Less than a week later, a pair of mass shootings – first in El Paso, Texas, then in Dayton, Ohio – unfolded just hours apart, leaving a combined 31 dead and dozens more injured. The FBI is involved in those investigations as well.
Authorities are investigating the El Paso shooting as domestic terrorism and a hate crime. They believe the 21-year-old suspect, who opened fire on a Walmart near Mexico’s border, wrote an online manifesto denigrating immigrants. The bureau has dispatched personnel from a domestic terrorism-hate crimes fusion cell as part of that probe.
In Dayton, where the shooter – identified as a 24-year-old man – targeted an area with bars and clubs, officials were still exploring a motive. On Tuesday, the FBI and local police said they had learned the shooter was interested in “violent ideologies,” though Todd A. Wickerham, special agent in charge of the bureau’s Cincinnati office, declined to elaborate on what those were. He said the bureau would look at what, if any, ideology influenced the attacker.
The announcements in California and Ohio come amid renewed scrutiny of how the U.S. government treats violent ideologues. FBI officials have said recently they were conducting about 850 domestic terror investigations, with racist violence fueling a large share of such cases. Questions about the government’s handling of far-right attackers, in particular, have been especially sharp.
In Gilroy, law enforcement officials had said since the shooting on July 28 that they did not know what could have motivated the attacker, identified as Santino William Legan. Legan, who was from the area, shot and killed himself after exchanging gunfire with police, they said.
Those killed during the attack have been named by authorities as Stephen Romero, age 6; Keyla Allison Salazar, age 13; and Trevor Deon Irby, 25.
Scot Smithee, the Gilroy police chief, said Tuesday that Legan was wearing a bullet-resistant vest and had extra ammunition during his attack. He fired about 39 rounds, Smithee said, and was struck multiple times by the officers who confronted him.
Investigators have not determined a motive for the shooting at the food festival, nor have they located a manifesto, Bennett said. He also said that while they have found indications of violent ideals, precisely what the attacker believed remained unclear.

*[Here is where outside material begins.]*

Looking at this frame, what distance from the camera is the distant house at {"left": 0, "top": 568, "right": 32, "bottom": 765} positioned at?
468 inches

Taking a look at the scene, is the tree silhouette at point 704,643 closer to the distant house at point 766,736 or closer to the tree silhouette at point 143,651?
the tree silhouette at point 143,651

“We have uncovered evidence throughout the course of our investigation that the shooter was exploring violent ideologies,” Bennett said. “We have seen a fractured ideology. The shooter appeared to have an interest in varying, competing violent ideologies.”
Bennett did not elaborate. He said investigators were still exploring Legan’s digital footprint to determine if the attacker had settled on one particular ideology, whether he was in touch with anyone regarding these beliefs and who, if anyone, may have helped or had advance knowledge of his plans.

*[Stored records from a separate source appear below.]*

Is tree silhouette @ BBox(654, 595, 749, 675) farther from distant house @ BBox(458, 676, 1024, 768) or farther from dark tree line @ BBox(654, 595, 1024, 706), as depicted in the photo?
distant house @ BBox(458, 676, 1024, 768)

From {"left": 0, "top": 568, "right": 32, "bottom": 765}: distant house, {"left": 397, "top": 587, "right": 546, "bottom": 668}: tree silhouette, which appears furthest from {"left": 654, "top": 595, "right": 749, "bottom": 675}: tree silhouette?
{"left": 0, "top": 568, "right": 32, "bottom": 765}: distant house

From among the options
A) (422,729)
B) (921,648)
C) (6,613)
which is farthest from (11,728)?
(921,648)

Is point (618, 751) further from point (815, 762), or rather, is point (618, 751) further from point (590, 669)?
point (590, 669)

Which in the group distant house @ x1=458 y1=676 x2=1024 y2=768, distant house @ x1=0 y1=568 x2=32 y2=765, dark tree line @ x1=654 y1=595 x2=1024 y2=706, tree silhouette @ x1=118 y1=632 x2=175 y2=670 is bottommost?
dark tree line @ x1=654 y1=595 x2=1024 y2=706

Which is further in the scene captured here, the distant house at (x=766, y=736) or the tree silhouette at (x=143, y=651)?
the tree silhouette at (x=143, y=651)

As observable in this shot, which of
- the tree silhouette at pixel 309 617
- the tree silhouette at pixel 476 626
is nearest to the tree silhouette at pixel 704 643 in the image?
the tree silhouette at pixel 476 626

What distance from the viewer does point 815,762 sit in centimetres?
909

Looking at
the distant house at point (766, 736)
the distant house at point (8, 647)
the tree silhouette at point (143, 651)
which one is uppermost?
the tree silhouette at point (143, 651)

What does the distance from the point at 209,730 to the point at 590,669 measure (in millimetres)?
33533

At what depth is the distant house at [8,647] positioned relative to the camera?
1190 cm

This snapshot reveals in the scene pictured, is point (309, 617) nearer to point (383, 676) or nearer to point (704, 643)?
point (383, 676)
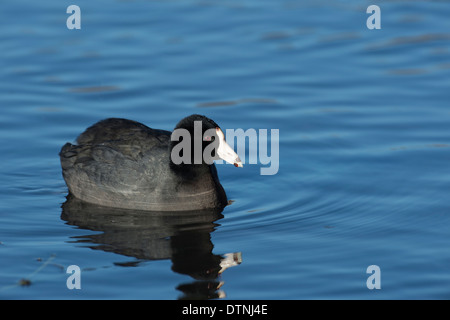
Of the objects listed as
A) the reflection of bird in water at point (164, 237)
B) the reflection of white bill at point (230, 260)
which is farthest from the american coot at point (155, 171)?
the reflection of white bill at point (230, 260)

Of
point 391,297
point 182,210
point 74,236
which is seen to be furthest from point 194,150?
point 391,297

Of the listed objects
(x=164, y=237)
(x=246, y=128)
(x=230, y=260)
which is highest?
(x=246, y=128)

Bennett said a violent attack, even one on a large scale, “does not necessarily give us the legal authority to open a federal terrorism investigation.” Rather, he said, investigators have to find “the existence of ideological motivation” that fueled the violence.

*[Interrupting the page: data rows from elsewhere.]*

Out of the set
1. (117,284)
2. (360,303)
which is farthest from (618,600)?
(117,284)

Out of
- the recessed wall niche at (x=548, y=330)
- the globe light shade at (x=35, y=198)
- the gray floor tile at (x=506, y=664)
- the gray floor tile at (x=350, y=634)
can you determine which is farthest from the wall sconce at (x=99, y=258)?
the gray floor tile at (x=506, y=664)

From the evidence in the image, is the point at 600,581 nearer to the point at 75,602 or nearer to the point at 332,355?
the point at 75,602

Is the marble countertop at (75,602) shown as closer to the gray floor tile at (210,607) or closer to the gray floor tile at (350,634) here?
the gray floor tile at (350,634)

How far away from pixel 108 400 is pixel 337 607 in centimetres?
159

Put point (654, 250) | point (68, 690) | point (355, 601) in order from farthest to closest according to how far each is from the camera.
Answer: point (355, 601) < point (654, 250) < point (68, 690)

Legan’s relatives released a statement to local media on Tuesday saying they were “deeply shocked and horrified by the actions of our son.”
“We have never and would never condone the hateful thoughts and ideologies that led to this event, and it is impossible to reconcile this with the son we thought we knew,” they said in the statement. “Our son is gone, and we will forever have unanswered questions as to how or why any of this has happened.”